Raila exhibits his true colours as hidden facts of the SGR new loan are exposed

Hon Raila Odinga has boldly exhibited his real colors. His agreement to help President Uhuru Kenyatta beg for another loan from China is one of the moves which can be described as selling the country.

Kenya is shortly expected to sign a Sh368 billion loan for the construction of the Naivasha-Kisumu leg of the Standard Gauge Railway (SGR), bringing the total debt for the project to Sh845 billion and making the cost effectively Sh800 million per kilometre — one of the most expensive projects of its kind in the world.

The cost of Sh800 million for every kilometre of railway between Mombasa and Kisumu is twice the international average.

People familiar with the trip say the new loan is a “done deal” now that the issues raised during President Kenyatta’s previous trip to Beijing had been addressed.

Phase One of the SGR gobbled up Sh327 billion before factoring in loan interest fees and land acquisition costs. About 90 per cent of this amount, or Sh294 billion, was a part-concessional-part-commercial loan from Exim Bank of China.

The Kenyan government was expected to contribute the remaining 10 per cent, which translates to about Sh32.7 billion, from the Railway Development Levy, while land acquisition was to cost Sh15 billion, but this amount was inflated and the country ended up with a bill of almost two times the amount.
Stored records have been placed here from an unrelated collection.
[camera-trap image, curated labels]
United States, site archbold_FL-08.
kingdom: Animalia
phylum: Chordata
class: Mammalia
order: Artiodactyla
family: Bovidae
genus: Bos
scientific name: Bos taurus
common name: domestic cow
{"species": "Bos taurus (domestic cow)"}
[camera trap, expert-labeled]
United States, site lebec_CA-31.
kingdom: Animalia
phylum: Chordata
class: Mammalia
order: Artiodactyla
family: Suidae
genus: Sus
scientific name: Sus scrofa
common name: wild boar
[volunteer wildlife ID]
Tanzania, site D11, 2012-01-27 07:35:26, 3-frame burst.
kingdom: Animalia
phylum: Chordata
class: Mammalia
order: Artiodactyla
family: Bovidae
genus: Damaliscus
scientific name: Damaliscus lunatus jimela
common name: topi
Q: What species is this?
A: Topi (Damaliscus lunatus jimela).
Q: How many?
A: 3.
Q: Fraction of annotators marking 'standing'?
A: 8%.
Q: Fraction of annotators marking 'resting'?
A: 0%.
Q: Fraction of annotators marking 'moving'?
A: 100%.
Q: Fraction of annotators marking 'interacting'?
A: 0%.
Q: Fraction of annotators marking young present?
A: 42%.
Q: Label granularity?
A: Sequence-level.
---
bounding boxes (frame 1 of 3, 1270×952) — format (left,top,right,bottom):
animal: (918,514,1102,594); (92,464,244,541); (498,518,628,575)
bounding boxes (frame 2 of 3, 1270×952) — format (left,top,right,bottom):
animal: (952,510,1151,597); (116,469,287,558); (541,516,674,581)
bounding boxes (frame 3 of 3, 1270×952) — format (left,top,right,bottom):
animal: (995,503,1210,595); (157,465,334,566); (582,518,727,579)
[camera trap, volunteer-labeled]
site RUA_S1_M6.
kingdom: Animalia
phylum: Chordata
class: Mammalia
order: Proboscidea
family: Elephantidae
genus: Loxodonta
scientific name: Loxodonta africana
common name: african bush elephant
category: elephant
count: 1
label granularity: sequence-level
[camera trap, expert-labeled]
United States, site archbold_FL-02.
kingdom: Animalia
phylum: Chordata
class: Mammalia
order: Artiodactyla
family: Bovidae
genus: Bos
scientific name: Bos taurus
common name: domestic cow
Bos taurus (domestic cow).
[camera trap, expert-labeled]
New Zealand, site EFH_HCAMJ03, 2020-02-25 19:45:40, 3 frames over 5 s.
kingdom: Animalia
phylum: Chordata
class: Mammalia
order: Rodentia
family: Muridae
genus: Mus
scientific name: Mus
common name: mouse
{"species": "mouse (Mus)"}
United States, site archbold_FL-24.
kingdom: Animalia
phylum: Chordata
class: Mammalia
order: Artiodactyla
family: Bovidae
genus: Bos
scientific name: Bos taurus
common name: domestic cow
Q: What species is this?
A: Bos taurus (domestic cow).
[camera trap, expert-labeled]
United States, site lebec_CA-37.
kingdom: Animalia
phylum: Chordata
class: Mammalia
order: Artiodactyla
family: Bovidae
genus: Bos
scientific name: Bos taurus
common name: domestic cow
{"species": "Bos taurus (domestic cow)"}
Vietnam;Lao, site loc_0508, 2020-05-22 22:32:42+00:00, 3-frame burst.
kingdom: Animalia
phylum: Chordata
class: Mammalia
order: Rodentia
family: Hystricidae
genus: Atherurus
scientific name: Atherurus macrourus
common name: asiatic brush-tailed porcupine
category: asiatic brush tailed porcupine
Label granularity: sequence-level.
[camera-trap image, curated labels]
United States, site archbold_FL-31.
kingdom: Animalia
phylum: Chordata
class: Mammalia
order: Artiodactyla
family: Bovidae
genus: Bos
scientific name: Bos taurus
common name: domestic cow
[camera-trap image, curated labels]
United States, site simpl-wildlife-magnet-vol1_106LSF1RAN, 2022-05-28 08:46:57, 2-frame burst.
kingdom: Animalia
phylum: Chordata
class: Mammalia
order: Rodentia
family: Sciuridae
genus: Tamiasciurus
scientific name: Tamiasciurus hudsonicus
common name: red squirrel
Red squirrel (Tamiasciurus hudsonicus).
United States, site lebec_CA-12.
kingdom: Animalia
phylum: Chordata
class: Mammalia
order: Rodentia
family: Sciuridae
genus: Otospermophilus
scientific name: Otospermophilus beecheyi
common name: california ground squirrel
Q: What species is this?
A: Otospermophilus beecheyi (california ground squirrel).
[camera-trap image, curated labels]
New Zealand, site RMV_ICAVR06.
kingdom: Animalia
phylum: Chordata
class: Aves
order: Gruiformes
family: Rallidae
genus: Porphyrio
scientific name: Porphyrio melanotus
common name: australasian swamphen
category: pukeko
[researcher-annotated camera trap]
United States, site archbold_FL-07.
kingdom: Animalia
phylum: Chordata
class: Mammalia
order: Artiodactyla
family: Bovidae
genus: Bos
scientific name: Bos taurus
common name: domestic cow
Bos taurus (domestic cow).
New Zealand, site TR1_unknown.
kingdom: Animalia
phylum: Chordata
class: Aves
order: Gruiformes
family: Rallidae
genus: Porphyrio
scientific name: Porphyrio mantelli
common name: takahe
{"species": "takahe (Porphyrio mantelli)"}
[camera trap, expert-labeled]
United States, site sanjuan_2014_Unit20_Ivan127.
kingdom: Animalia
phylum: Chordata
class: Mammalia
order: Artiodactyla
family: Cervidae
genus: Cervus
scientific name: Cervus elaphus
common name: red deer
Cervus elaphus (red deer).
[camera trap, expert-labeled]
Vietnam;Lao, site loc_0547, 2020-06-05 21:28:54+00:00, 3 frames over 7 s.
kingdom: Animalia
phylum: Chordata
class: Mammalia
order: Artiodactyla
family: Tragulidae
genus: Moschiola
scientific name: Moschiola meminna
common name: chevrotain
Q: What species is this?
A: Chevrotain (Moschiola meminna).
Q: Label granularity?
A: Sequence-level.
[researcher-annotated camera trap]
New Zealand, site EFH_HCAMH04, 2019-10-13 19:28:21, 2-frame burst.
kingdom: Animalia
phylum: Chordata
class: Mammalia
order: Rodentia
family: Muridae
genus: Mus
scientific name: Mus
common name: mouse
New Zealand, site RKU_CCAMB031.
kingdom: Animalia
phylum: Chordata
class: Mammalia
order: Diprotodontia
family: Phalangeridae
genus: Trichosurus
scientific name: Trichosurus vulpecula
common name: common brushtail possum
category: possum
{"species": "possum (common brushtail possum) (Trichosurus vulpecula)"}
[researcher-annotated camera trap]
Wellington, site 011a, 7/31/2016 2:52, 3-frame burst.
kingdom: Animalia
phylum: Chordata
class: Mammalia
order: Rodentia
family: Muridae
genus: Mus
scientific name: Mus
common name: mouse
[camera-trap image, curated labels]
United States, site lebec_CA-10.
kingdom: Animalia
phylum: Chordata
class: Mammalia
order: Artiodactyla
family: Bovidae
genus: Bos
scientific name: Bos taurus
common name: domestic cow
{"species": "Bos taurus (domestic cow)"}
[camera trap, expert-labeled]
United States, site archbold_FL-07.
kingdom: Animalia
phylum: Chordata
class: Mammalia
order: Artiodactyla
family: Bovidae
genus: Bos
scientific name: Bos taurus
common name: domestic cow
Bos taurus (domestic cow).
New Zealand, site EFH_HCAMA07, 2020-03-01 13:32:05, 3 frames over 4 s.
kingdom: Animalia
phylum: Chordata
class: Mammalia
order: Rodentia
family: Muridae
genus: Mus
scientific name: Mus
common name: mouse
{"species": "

Cumulatively, stretching the line from Mombasa to Kisumu will cost a total of Sh845 billion for the 996-kilometre line, making it the biggest infrastructure project Kenya has ever undertaken.

Together with interest and land acquisition, the line will cost over Sh1 trillion, which is almost the total amount of money collected by the taxman every year.

Last year, SGR operations posted Sh10 billion in losses despite costing the taxpayer at least Sh12 billion to operate. It costs about Sh1 billion a month to run the line between Nairobi and Mombasa.